Melt-Dispersion Mechanism for Energetic Reactions of Aluminum Nanoparticles

铝纳米粒子高能反应的熔融分散机制

• 批准号: 1104518
• 负责人: Valery Levitas
• 金额: $ 16.65万
• 依托单位: Iowa State University
• 依托单位国家: 美国
• 项目类别: Standard Grant
• 财政年份: 2010
• 资助国家: 美国
• 起止时间: 2010-09-15 至 2012-04-30
• 项目状态: 已结题
• 来源: https://www.nsf.gov/awardsearch/showAward?AWD_ID=1104518&HistoricalAwards=false
• 关键词: Melt; Dispersion; Mechanism; Energetic; Reactions

CBET-0755236LevitasAluminum particles are becoming integrated into energetic formulations and considered for overlapping technologies such as materials synthesis and thermites for ordnance applications. Recently, a new mechanochemical mechanism has been introduced that shows potential for understanding extremely fast Al nanoparticle reactions. This theory applies during fast heating of Al nanoparticles, where the volume change due to melting of the Al core encased in an alumina shell induces extreme pressures of 1-2 GPa, resulting in a spallation of the oxide shell. The unbalanced pressure between the Al core and exposed surface creates an unloading wave with high tensile pressures, resulting in dispersion of small liquid Al clusters that fly at high velocity. Thus, nanoparticle reactions are not limited by diffusion. The proposed melt-dispersion mechanism is the only existing explanation that resolves a number of basic puzzles in nano-Al combustion. The goal of this project is to define the main conditions and controlling physical parameters for operation of the melt-dispersion mechanism for reactions of Al nanoparticles; to extend this mechanism for micron-scale particles; and to utilize obtained fundamental knowledge for the improvement of Al-based formulations. The following tasks will be considered: (a) develop comprehensive theories for physical processes participating in the melt-dispersion mechanism, (b) synthesize Al particles based on theoretical predictions and new particle design concepts, (c) study implications of the melt-dispersion mechanism experimentally, (d) expand the melt-dispersion mechanism to micron-scale particles, and (e) predict and experimentally confirm methods that will improve the reactivity of Al particles in various formulations. Beyond the potential for technological impact, a mentoring program will be developed where undergrads work with grad students in a research environment. In addition, nanoparticle combustion will be integrated into the combustion curriculum and a continuing-education program in energetic materials. The investigators also plan to organize special symposia devoted to "mechanochemical" processes at various international conferences.

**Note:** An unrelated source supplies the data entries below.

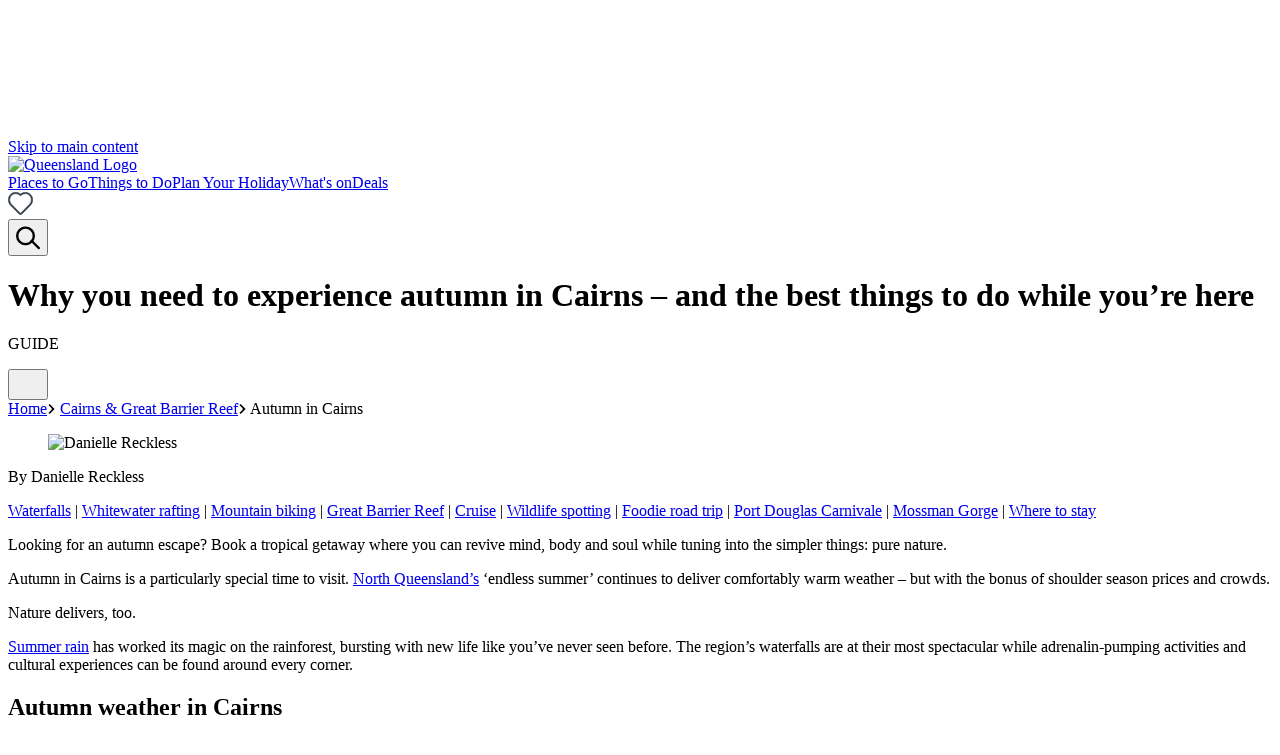

--- FILE ---
content_type: application/x-javascript
request_url: https://assets.adobedtm.com/bc96c9d903e5/7ba01b07737c/cd246e4a6d9c/RC54ea52f13e054f9384ec72ef80da5195-source.min.js
body_size: -48
content:
// For license information, see `https://assets.adobedtm.com/bc96c9d903e5/7ba01b07737c/cd246e4a6d9c/RC54ea52f13e054f9384ec72ef80da5195-source.js`.
_satellite.__registerScript('https://assets.adobedtm.com/bc96c9d903e5/7ba01b07737c/cd246e4a6d9c/RC54ea52f13e054f9384ec72ef80da5195-source.min.js', "");

--- FILE ---
content_type: application/x-javascript
request_url: https://assets.adobedtm.com/bc96c9d903e5/7ba01b07737c/cd246e4a6d9c/RCedfe9dd274744169a41fb8a3ca82313d-source.min.js
body_size: 225
content:
// For license information, see `https://assets.adobedtm.com/bc96c9d903e5/7ba01b07737c/cd246e4a6d9c/RCedfe9dd274744169a41fb8a3ca82313d-source.js`.
_satellite.__registerScript('https://assets.adobedtm.com/bc96c9d903e5/7ba01b07737c/cd246e4a6d9c/RCedfe9dd274744169a41fb8a3ca82313d-source.min.js', "<script>!function(s,a,e,v,n,t,z){if(s.saq)return;n=s.saq=function(){n.callMethod?n.callMethod.apply(n,arguments):n.queue.push(arguments)};if(!s._saq)s._saq=n;n.push=n;n.loaded=!0;n.version='1.0';n.queue=[];t=a.createElement(e);t.async=!0;t.src=v;z=a.getElementsByTagName(e)[0];z.parentNode.insertBefore(t,z)}(window,document,'script','https://tags.srv.stackadapt.com/events.js');saq('ts', 'v0PkGGXi30zbUOCeD4kMkg');</script>");

--- FILE ---
content_type: application/x-javascript
request_url: https://assets.adobedtm.com/bc96c9d903e5/7ba01b07737c/cd246e4a6d9c/RC9b99af876d204f92a45a059d85e80d17-source.min.js
body_size: 87
content:
// For license information, see `https://assets.adobedtm.com/bc96c9d903e5/7ba01b07737c/cd246e4a6d9c/RC9b99af876d204f92a45a059d85e80d17-source.js`.
_satellite.__registerScript('https://assets.adobedtm.com/bc96c9d903e5/7ba01b07737c/cd246e4a6d9c/RC9b99af876d204f92a45a059d85e80d17-source.min.js', "function CustomEvent(t,e){e=e||{bubbles:!1,cancelable:!1,detail:null};var n=document.createEvent(\"CustomEvent\");return n.initCustomEvent(t,e.bubbles,e.cancelable,e.detail),n}if(\"function\"==typeof window.CustomEvent)return!1;window.CustomEvent=CustomEvent;");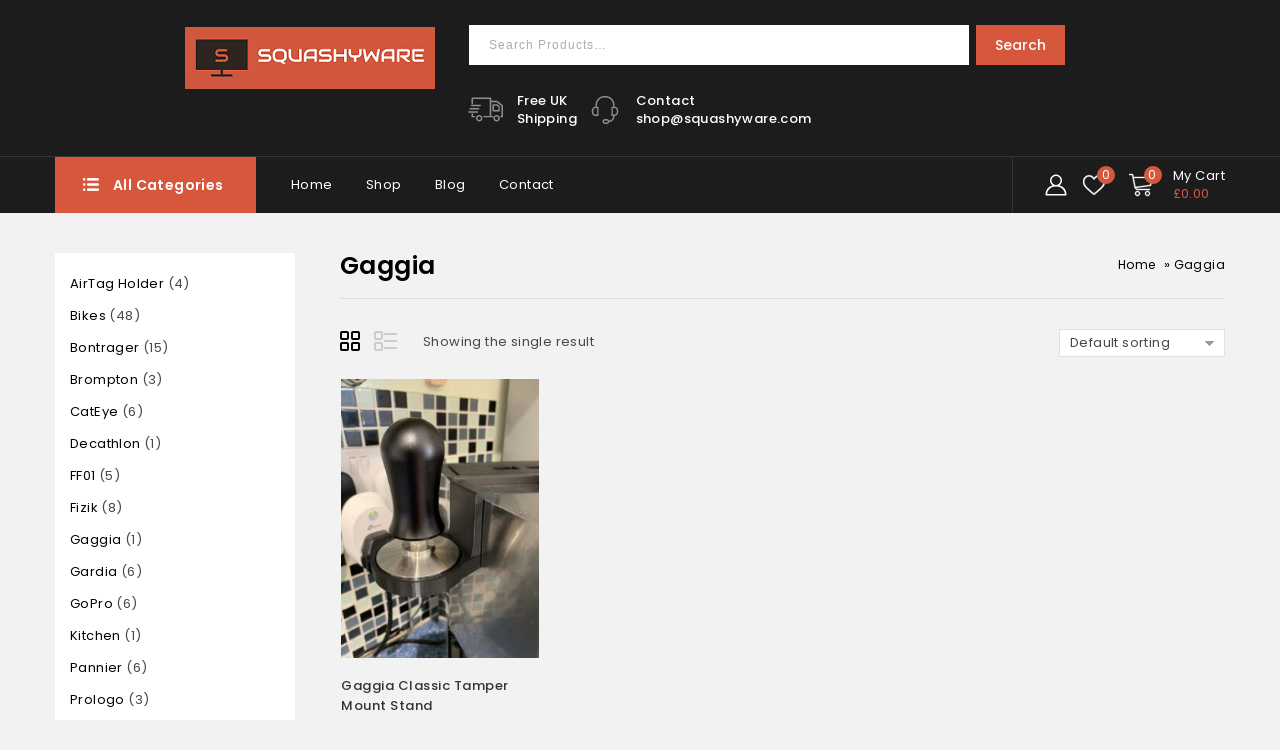

--- FILE ---
content_type: text/css
request_url: https://www.squashyware.com/wp-content/themes/lexicon/css/megnor/owl.carousel.css?ver=6.9
body_size: 1212
content:
.owl-theme .owl-buttons div {
    display: block;
    font-size: 0;
    color: #000;
    height: 30px;
    width: 30px;
    line-height: 30px;
    position: absolute;
    text-align: center;
    top: 0;
    -webkit-opacity: 1;
    -khtml-opacity: 1;
    -moz-opacity: 1;
    -ms-opacity: 1;
    -o-opacity: 1;
    opacity: 1;
    margin: auto !important;
}
.owl-theme .owl-buttons div:hover{color:#D7573D;}
.owl-theme:hover .owl-buttons div {-webkit-opacity: 1;-khtml-opacity: 1;-moz-opacity: 1;-ms-opacity: 1;-o-opacity: 1;opacity: 1;}
.owl-theme .owl-buttons div.owl-prev {right: 27px; left:auto;}
.owl-theme .owl-buttons div.owl-next {right: 0px;left: auto;}
.products.owl-theme .owl-buttons div.owl-prev {left: auto;right: 35px;top: -77px;}
.products.owl-theme .owl-buttons div.owl-next {left: auto;right: 6px;top: -77px;}
#brand-products .owl-theme .owl-buttons div {top: 36%;}
.owl-theme .owl-buttons div.owl-prev:after{left: 0;right: 0;position: absolute;font-family: "FontAwesome";margin: auto;top: auto;font-size: 22px;font-weight: 700;}
.owl-theme .owl-buttons div.owl-next:after{left: 4px;right: 0;position: absolute;font-family: "FontAwesome";margin: auto;top: auto;font-size: 22px;font-weight: 700;}
.owl-theme .owl-buttons div.owl-prev:after{content: "\f104";}
.owl-theme .owl-buttons div.owl-next:after{content: "\f105";}
.owl-theme .owl-page{display:inline-block;margin:0 3px;vertical-align:top;}
.owl-pagination .owl-page span{height:10px;width:10px;background-color:#C5C5C5;display:block;-webkit-border-radius:50%;-khtml-border-radius:50%;-moz-border-radius:50%;-ms-border-radius:50%;-o-border-radius:50%;border-radius:50%;}
.owl-pagination .owl-page:hover span,.owl-pagination .owl-page.active:hover span,.owl-pagination .owl-page.active span{background:#000000;}
.owl-pagination .owl-page.active span{cursor:default;}
.owl-pagination .owl-page span:before{font-family:'FontAwesome';font-size:13px;color:#000;}
.product-page .owl-pagination{margin:10px 0;}
.owl-theme .owl-page span.owl-numbers{height:auto;width:auto;color:#FFF;padding:2px 10px;font-size:12px;-webkit-border-radius:30px;-moz-border-radius:30px;-ms-border-radius:30px;-o-border-radius:30px;border-radius:30px;}
.owl-pagination{margin:0;text-align:center;}
.owl-item.loading{min-height:150px;background:url(../../images/owl/AjaxLoader.gif) no-repeat center center;}
.owl-carousel .owl-wrapper:after{content:".";display:block;clear:both;visibility:hidden;line-height:0;height:0;}
.owl-carousel{display:none;position:relative;width:100%;-ms-touch-action:pan-y;}
.owl-carousel .owl-wrapper{display:none;position:relative;-webkit-transform:translate3d(0px, 0px, 0px);-moz-transform:translate3d(0px, 0px, 0px);-ms-transform:translate3d(0px, 0px, 0px);-o-transform:translate3d(0px, 0px, 0px);transform:translate3d(0px, 0px, 0px);}
.owl-carousel .owl-wrapper-outer{overflow:hidden;position:relative;width:100%;}
.owl-carousel .owl-wrapper-outer.autoHeight{-webkit-transition:height 500ms ease-in-out;-moz-transition:height 500ms ease-in-out;-ms-transition:height 500ms ease-in-out;-o-transition:height 500ms ease-in-out;transition:height 500ms ease-in-out;}
.owl-carousel .owl-item{float:left;}
.owl-page,
.owl-buttons div{cursor:pointer;}
.grabbing{cursor:url("../../images/owl/grabbing.png") 8 8, move;}
.owl-carousel .owl-wrapper,
.owl-carousel .owl-item{-webkit-backface-visibility:hidden;-moz-backface-visibility:hidden;-ms-backface-visibility:hidden;-webkit-transform:translate3d(0,0,0);-moz-transform:translate3d(0,0,0);-ms-transform:translate3d(0,0,0);-o-transform:translate3d(0,0,0);transform:translate3d(0,0,0);}
.owl-carousel{position:relative;float:left;}
.portfolio-container, #latest_news{margin:0 auto;}
#sb_instagram #sbi_images .owl-item .sbi_item {width: 100% !important;}
.category-carousel .owl-controls .owl-buttons .owl-prev,
.category-carousel .owl-controls .owl-buttons .owl-next{top:-40px;}
.category-carousel .owl-controls .owl-buttons .owl-prev{right: 27px;top: -60px;}
.category-carousel .owl-controls .owl-buttons .owl-next {right: 0px;top: -60px;}
.category-carousel .owl-controls .owl-buttons .owl-next:hover,
.category-carousel .owl-controls .owl-buttons .owl-prev:hover{
    color: #D7573D;
}
.blog-carousel .owl-controls .owl-buttons .owl-prev{right: 27px;top: -77px;}
.blog-carousel .owl-controls .owl-buttons .owl-next{right: 0px;top: -77px;}
.related_posts_outer .owl-controls .owl-buttons .owl-prev{left: auto;right: 35px;top: -77px;}
.related_posts_outer .owl-controls .owl-buttons .owl-next{left: auto;right: 6px;top: -77px;}
.team-posts-content.staff-page.posts-content .owl-theme .owl-buttons div.owl-prev{left: auto;right: 35px;top: -77px;}
.team-posts-content.staff-page.posts-content .owl-theme .owl-buttons div.owl-next{left: auto;right: 6px;top: -77px;}
#brand-products .owl-theme .owl-buttons div.owl-prev {left: 0;right: auto;}
#brand-products .owl-theme .owl-buttons div.owl-next {left: auto;right: 0;}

CBET-0755236Levitas铝颗粒正在被整合到高能配方中，并被考虑用于重叠技术，如材料合成和兵器应用的铝热剂。最近，一种新的机械力化学机制被引入，它显示了理解极快的Al纳米粒子反应的潜力。这一理论适用于铝纳米颗粒的快速加热，其中包裹在氧化铝外壳中的铝芯由于熔化而产生的体积变化会导致1-2 Gpa的极端压力，从而导致氧化物外壳的剥落。铝芯和裸露表面之间的不平衡压力产生了具有高拉伸压力的卸荷波，导致高速飞行的小液铝团簇的分散。因此，纳米粒子的反应不受扩散的限制。提出的熔体分散机制是目前唯一能解决纳米铝燃烧中一些基本难题的解释。该项目的目标是确定铝纳米粒子反应的熔体分散机制的主要条件和控制物理参数；将该机制扩展到微米级粒子；并利用所获得的基础知识来改进铝基配方。将考虑以下任务：(A)发展参与熔体分散机制的物理过程的全面理论，(B)基于理论预测和新的颗粒设计概念合成Al颗粒，(C)从实验上研究熔体分散机制的含义，(D)将熔体分散机制扩展到微米级颗粒，以及(E)预测和实验证实将在各种配方中改善Al颗粒反应性的方法。除了潜在的技术影响，还将开发一个指导计划，让本科生在研究环境中与研究生合作。此外，纳米颗粒燃烧将被整合到燃烧课程和高能材料的继续教育计划中。研究人员还计划在各种国际会议上组织专门讨论“机械化”过程的专题讨论会。